Whoever does the work, there is a lot to go around. And it has expanded as the range of available options has increased— REIT structures, for example, are now often embedded in some US partnerships. Though the format limits what types of investments a fund can make, they do provide tax advantages for many taxable investors.
Moving into Europe, the number of structures increases dramatically, from UK limited partnerships to Dutch CVs to Luxembourg SICARS, to name just a few.
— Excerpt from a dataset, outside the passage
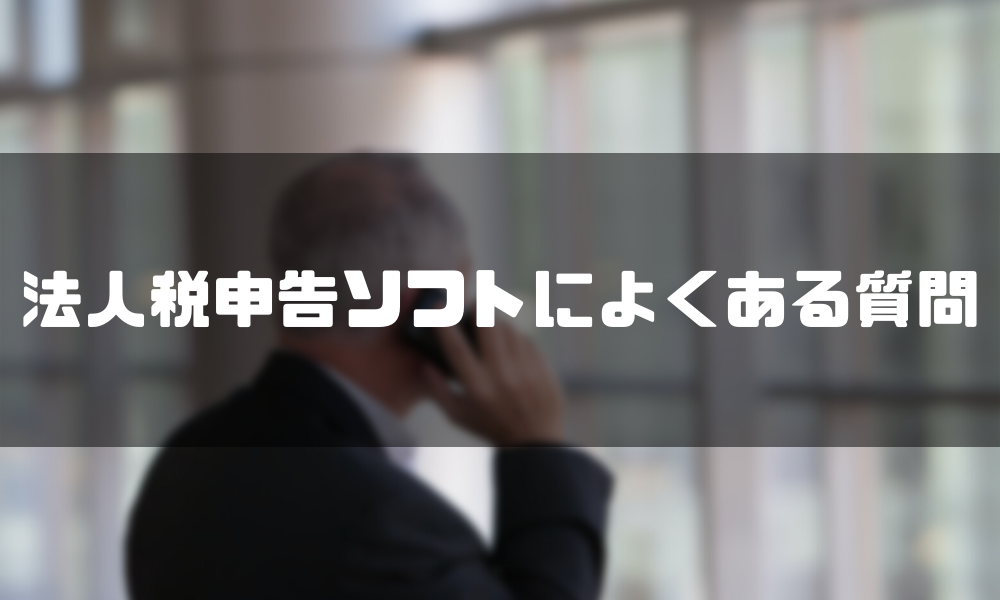 法人税申告ソフトによくある質問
Which of these options to utilize—or how many of them to incorporate—again depends on a variety of factors, including the types of treaties between the country that is being invested in and the country where the institutional investor is located.
“It's a little bit of treaty shopping,” says Geza Toth-Feher, a partner at Paul, Hastings. “If you look at real estate funds, going through a Luxembourg structure has some attractions, but I've also seen some Dutch double-tiered structures.”
Rob Short, non-executive director of fund administration firm Mourant, agrees. “You might be a US operation buying a Spanish shopping mall,” he says. “But you're using a Dutch CV because you have a very good treaty network, for example, between Holland and Spain.”
Perhaps understandably, the Dutch CV is also a popular vehicle for Dutch institutions, which have traditionally been one of the more active investors in the European real estate market.
Another popular structure is the Luxembourg SICAR, which has proven popular for investors in both private equity and private equity real estate. Mourant's Short says that 55 SICAR structures have been completed thus far in the two asset classes.
“The SICAR is totally tax transparent,” he says. “And Luxembourg has one of the most robust treaty networks. It's very favorable to investors and very flexible in getting cash out of the structure.”
Given the diversity of legal and regulatory structures across Europe—and even beyond the Continent—experts point out that it's difficult to draw broad conclusions about which structure is common or most applicable. As much as real estate is a local business, so too are the choices available for tax structuring.
“Common structures are few and far between,” says Watson. “You have to look at each deal on its own.”
That becomes even more true when investors move to the developing markets in Eastern Europe and Asia, where treaty agreements among countries are perhaps not as robust as in the West. Private equity real estate fund manager JER Partners, for example, is currently looking at the Russian market— Mourant's Short points out that the firm is using a UK limited partnership going through Cyprus, because of favorable treaties between the two countries.
In Asia, a region many opportunistic investors are targeting, the choices—and complexities—increase. Short says that domiciling partnerships in the Cayman Islands is a popular option. He adds that investors going to India are looking at vehicles in Mauritius. And China?
“I'm not sure I've got my head around that yet,” he says. The increasing globalization of the industry ensures that investors, lawyers and GPs will be busy getting their heads around these topics for years to come. Yet despite the difficulties perhaps involved, Toth-Feher points out that the end goal remains the same: simple repatriation of cash.
“It's not rocket science,” says Toth-Feher. “Real estate funds use the same structures as a typical private equity fund. More or less everybody is using, if not the same, then similar structures. As we say in Germany, they all cook with boiling water.”